The DBus daemon and out of memory conditions (and systemd)
We have a number of systems where for reasons beyond the scope of
this entry, we enable strict overcommit. In
this mode, when you reach the system's memory limits the Linux
kernel will deny memory allocations but usually not trigger the
OOM killer to terminate processes. It's up
to programs to deal with failed memory allocations as best they
can, which doesn't always go very well. In our current setup on the
most common machines we operate this way, we've set the
vm.admin_reserve_kbytes sysctl to reserve enough space for root
so that most or all of our system management scripts keep working
and we at least don't get deluged in email from cron about jobs
failing. This mostly works.
(The sysctl is documented in vm.txt.)
Recently several of these machines hit an interesting failure mode
that required rebooting them, even after the memory usage had
finished. The problem is DBus, or more specifically the DBus daemon.
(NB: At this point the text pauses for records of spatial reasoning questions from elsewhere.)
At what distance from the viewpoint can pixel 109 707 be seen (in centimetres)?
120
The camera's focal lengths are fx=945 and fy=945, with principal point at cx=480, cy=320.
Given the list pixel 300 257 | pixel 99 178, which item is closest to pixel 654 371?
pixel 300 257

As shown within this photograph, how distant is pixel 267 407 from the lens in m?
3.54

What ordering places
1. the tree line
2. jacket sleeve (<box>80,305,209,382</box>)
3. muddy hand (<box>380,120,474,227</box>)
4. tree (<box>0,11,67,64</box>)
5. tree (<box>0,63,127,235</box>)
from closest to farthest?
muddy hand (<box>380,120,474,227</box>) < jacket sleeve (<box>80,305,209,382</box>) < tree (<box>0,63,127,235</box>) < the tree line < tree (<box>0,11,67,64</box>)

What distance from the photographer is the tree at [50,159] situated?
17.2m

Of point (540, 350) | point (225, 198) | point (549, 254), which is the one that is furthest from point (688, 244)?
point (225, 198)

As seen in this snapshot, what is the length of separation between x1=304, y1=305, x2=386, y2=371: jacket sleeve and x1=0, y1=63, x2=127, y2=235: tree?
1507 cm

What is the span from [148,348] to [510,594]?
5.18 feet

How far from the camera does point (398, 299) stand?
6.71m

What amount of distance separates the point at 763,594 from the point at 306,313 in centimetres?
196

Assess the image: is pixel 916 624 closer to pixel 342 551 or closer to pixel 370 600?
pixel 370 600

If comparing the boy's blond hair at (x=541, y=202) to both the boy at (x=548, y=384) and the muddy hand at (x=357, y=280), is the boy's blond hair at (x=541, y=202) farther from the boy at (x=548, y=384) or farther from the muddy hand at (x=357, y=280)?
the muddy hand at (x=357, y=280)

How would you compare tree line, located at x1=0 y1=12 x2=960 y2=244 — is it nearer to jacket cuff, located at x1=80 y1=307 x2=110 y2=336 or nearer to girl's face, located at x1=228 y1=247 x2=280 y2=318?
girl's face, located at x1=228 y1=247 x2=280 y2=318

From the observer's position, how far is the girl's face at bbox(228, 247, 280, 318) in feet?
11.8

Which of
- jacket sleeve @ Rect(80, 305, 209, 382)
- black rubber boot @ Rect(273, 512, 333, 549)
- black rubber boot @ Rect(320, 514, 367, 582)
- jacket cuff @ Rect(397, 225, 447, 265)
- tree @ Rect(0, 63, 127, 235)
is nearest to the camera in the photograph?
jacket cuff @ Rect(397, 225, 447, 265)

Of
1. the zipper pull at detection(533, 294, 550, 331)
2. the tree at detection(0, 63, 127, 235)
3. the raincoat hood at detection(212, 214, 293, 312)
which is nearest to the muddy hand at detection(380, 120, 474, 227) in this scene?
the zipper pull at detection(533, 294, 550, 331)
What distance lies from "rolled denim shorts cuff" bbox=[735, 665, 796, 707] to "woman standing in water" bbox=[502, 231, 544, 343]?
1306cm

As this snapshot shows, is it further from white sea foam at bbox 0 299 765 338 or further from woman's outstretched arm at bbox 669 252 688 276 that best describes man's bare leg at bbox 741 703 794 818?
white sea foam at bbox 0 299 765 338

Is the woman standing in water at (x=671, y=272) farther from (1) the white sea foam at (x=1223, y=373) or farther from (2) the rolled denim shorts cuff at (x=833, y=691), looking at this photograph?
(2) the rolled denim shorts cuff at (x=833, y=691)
The direct manifestation of the problem is that
an error message:
dbus-daemon: [system] dbus-daemon transaction failed (OOM), sending error to sender inactive
After this error message is logged, attempts to do certain sorts of systemd-related DBus operations hang until they time out (if the software doing them has a timeout). Logins over SSH take quite a while to give you a shell, for example, as they fail to create sessions:
pam_systemd(sshd:session): Failed to create session: Connection timed out
The most relevant problem for us on these machines is that attempts to query metrics from the Prometheus host agent start hanging, likely because we have it set to pull information from systemd and this is done over DBus. Eventually there are enough hung metric probes so that the host agent starts refusing our attempts immediately.
The DBus daemon is not easy to restart (systemd will normally refuse
to let you do it directly, for example), so I haven't found any
good way of clearing this state. So far my method of recovering a
system in this state is to reboot it, which I generally have to do
reboot -f' because a plain '
reboot' hangs (it's probably
trying to talk to systemd over DBus).
I believe that part of what creates this issue is that the DBus
daemon is not protected by
sysctl specifically reserves space for UID 0 processes, but
dbus-daemon doesn't run as UID 0; it runs as its own UID (often
messagebus), for good security related reasons. As far as I know,
there's no way to protect an arbitrary UID through
vm.admin_reserve_kbytes; it specifically applies only to processes
that hold a relatively powerful Linux security capability,
cap_sys_admin. And unified cgroups (cgroup v2) don't have
a true guaranteed memory reservation, just a best effort one (and
we're using cgroup v1 anyway, which doesn't have anything here).
We're probably making this DBus issue much more likely to happen by having the Prometheus host agent talk to systemd, since this generates DBus traffic every time our Prometheus setup pulls host metrics from the agent (currently, every 15 seconds). At the same time, the systemd information is useful to find services that are dead when they shouldn't be and other problems.
(It would be an improvement if the Prometheus host agent would handle this sort of DBus timeout during queries, but that would only mean we got host metrics back, not that DBus was healthy again.)
PS: For us, all of this is happening on Ubuntu 18.04 with their version of systemd 237 and dbus 1.12.2. However I suspect that this isn't Ubuntu specific. I also doubt that this is systemd specific; I rather suspect that any DBus service using the system bus is potentially affected, and it's just that the most commonly used ones are from systemd and its related services.
(In fact on our Ubuntu 18.04 servers there doesn't seem to be much on the system bus apart from systemd related things, so if there are DBus problems at all, it's going to be experienced with them.)